You Look Good For Your Age: An Anthology

By Jannie Edwards

edited by Rona Altrows, University of Alberta Press, 2021/$26.99/224 pp.

The title of this anthology edited by Calgary writer Rona Altrows echoes a backhanded compliment that sparked a deep dive into Altrows’s ambivalence about aging and frustration with the gendered pathology of systemic ageism. Altrows reached out to 29 writers identifying as women in their middle to advanced age, a call that resulted in this engaging collection of fiction, non-fiction and poetry.

The best writing wrestles with existential questions of identity in the context of aging. Sharon Butala’s unsentimental, even forensic examination of her evolving reaction to the diagnosis of inevitable vision loss engages the tradition of the personal essay, from Montaigne to Didion. Butala’s clear, nuanced prose artfully carries the drama of a profoundly self-aware writer interrogating her stoic vulnerability amid the growing awareness that aging grinds away one’s sense of exceptionalism: “Now I too—wonderful me!—could go legally blind like anyone else.”

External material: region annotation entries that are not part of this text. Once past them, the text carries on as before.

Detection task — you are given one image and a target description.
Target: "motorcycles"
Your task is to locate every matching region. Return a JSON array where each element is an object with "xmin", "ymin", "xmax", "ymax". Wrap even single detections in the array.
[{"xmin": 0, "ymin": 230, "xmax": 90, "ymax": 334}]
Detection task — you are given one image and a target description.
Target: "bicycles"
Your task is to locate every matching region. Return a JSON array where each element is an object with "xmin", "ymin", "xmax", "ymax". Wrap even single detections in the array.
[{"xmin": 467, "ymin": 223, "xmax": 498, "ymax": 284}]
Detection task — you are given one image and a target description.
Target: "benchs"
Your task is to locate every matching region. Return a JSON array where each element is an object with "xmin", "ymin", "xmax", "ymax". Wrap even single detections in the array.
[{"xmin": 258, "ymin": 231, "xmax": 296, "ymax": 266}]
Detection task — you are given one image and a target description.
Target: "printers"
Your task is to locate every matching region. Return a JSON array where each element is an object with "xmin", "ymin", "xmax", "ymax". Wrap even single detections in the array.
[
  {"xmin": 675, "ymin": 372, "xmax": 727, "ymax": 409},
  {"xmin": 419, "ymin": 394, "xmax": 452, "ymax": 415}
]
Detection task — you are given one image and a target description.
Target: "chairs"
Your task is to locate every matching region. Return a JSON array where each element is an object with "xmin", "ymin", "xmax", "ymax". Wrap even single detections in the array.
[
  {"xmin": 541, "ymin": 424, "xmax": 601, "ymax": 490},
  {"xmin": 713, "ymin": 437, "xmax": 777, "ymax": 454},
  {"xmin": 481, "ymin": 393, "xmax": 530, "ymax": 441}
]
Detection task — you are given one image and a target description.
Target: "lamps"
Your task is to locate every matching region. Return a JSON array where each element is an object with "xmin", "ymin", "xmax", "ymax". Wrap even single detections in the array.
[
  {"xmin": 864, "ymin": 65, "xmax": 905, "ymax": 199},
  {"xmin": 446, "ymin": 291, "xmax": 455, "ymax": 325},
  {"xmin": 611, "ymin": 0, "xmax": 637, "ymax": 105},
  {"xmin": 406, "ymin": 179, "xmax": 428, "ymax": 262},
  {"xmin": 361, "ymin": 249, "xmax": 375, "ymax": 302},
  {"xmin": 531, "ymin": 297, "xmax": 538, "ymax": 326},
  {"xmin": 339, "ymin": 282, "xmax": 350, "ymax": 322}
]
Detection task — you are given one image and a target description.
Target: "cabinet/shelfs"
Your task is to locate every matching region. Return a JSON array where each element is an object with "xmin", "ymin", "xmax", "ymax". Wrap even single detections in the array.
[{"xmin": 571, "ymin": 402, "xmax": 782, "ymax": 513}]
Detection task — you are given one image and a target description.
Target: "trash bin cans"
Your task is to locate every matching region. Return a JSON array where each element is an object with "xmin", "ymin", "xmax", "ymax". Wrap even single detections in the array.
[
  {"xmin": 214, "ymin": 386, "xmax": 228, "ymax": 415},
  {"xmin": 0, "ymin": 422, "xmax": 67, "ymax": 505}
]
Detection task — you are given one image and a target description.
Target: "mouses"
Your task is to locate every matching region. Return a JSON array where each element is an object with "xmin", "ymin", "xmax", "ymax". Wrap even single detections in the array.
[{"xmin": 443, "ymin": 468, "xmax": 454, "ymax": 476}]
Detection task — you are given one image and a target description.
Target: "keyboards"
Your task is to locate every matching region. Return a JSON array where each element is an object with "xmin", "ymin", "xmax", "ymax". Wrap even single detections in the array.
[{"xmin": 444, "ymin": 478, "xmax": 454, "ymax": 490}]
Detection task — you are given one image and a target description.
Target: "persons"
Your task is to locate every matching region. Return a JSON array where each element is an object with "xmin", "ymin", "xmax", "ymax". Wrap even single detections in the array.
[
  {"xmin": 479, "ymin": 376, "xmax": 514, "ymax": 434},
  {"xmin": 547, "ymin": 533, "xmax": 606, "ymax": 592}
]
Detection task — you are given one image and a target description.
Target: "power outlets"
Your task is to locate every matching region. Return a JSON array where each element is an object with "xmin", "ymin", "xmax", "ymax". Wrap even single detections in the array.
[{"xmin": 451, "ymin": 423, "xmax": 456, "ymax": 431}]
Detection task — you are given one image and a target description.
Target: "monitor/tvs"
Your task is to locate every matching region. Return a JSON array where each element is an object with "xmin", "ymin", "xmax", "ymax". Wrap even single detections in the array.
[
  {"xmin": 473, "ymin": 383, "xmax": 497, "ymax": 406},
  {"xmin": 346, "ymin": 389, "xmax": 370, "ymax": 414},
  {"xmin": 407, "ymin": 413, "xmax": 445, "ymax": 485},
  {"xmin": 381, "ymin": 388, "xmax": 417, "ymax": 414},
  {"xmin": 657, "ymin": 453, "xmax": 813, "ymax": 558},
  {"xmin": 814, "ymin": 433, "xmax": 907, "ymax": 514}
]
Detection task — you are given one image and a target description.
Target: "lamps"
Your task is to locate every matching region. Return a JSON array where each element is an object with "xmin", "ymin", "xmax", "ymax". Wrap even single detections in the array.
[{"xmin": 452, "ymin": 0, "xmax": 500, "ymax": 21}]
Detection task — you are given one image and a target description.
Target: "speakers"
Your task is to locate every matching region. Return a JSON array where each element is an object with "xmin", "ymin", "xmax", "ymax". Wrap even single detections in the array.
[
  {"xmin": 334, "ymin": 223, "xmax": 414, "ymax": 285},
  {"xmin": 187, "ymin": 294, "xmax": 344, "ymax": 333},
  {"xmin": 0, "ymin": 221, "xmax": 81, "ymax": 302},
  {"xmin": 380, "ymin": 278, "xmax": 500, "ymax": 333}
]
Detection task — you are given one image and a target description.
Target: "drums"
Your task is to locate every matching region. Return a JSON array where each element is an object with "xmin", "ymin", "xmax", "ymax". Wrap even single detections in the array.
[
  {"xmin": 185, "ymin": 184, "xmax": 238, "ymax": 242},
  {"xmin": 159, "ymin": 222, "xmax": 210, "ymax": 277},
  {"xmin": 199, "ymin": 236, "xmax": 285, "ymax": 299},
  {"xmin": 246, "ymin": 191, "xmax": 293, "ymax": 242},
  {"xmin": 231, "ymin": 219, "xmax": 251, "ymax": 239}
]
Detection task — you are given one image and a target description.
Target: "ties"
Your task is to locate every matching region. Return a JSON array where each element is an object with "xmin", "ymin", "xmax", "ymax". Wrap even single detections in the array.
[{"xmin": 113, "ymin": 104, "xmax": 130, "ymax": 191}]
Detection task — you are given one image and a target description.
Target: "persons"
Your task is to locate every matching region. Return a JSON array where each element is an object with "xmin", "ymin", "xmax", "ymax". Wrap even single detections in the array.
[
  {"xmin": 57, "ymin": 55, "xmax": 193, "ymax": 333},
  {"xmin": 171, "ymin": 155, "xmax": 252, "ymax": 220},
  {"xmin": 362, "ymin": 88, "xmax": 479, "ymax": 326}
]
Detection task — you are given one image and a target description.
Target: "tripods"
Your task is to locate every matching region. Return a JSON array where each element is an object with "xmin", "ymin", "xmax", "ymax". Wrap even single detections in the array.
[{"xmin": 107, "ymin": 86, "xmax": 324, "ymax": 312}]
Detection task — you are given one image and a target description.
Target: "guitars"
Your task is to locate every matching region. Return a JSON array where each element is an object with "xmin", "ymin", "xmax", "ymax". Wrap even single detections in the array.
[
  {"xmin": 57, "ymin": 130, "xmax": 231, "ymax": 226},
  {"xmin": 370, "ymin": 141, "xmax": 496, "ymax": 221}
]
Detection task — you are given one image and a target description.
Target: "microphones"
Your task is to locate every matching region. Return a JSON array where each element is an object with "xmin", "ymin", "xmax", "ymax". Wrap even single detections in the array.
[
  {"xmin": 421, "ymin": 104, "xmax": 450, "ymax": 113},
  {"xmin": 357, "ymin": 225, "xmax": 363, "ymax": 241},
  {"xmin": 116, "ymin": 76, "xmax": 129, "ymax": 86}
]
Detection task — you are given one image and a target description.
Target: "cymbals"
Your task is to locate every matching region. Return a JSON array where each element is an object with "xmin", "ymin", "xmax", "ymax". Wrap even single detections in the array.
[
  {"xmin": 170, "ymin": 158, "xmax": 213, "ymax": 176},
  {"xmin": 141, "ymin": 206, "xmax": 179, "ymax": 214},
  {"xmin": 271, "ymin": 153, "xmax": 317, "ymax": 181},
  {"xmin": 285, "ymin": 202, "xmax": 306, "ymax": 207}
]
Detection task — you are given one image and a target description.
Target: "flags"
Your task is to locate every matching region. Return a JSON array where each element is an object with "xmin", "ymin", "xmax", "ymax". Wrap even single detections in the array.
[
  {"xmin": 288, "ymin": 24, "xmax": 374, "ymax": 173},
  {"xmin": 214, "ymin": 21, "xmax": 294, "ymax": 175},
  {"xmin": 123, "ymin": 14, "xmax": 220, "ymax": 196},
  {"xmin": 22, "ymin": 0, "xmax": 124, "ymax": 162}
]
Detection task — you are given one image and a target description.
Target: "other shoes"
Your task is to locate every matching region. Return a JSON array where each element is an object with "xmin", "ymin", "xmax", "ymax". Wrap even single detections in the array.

In the “Elders” section, writers explore the pain and rewards of aging children caring for aging parents. Roberta Rees’s moving essay “Upriver” ripples out from her mother’s extraordinary life as a survivor of brutal childhood rape to assay “what it means to be a woman looking—being looked at, doing the looking, looking out, looking after, living long enough to see children grow up, to wear time in our bodies, our faces, our minds.”

Writers not only closely observe their worlds but also watch themselves watching. Laurie MacFayden’s found poem “you will be amazed,” satirizes the internet’s consumerist offers of youthfulness, including kitchen face masks doubling as party dips. There is the feisty brio of educated, healthy older white women refusing narratives of inevitable decline. JoAnn McCaig parodies self-help nostrums, offering herself her own advice to deal with the pain of hemorrhoids (reminiscent of another pain in the ass—her ex-husband). Lorri Neilsen Glenn’s “She” universalizes the productive surge of older women freed from the scrutiny of the male gaze: “Not only does she have a room of her own, she has become her own room.” Aritha van Herk embraces the creative, even archetypal, superpower of invisibility that comes with women aging: “In disappearing… I am less present but more powerful.” Joyce Harries’s poetic rant “One More Word” gets the last word: “yes, I’m still here…/ embrace the day.”

A short review can offer only glimpses of this collection. I will say the quality of writing is uneven. And while Altrows disavows any claim to cover all experiences of aging, I was surprised to find only one dramatization of a long-term, sustaining female friendship in Madelaine Shaw-Wong’s story “Lily’s Funeral.” On balance there is much to be savoured here. Buy the book.

Jannie Edwards is a poet, teacher and editor in Edmonton.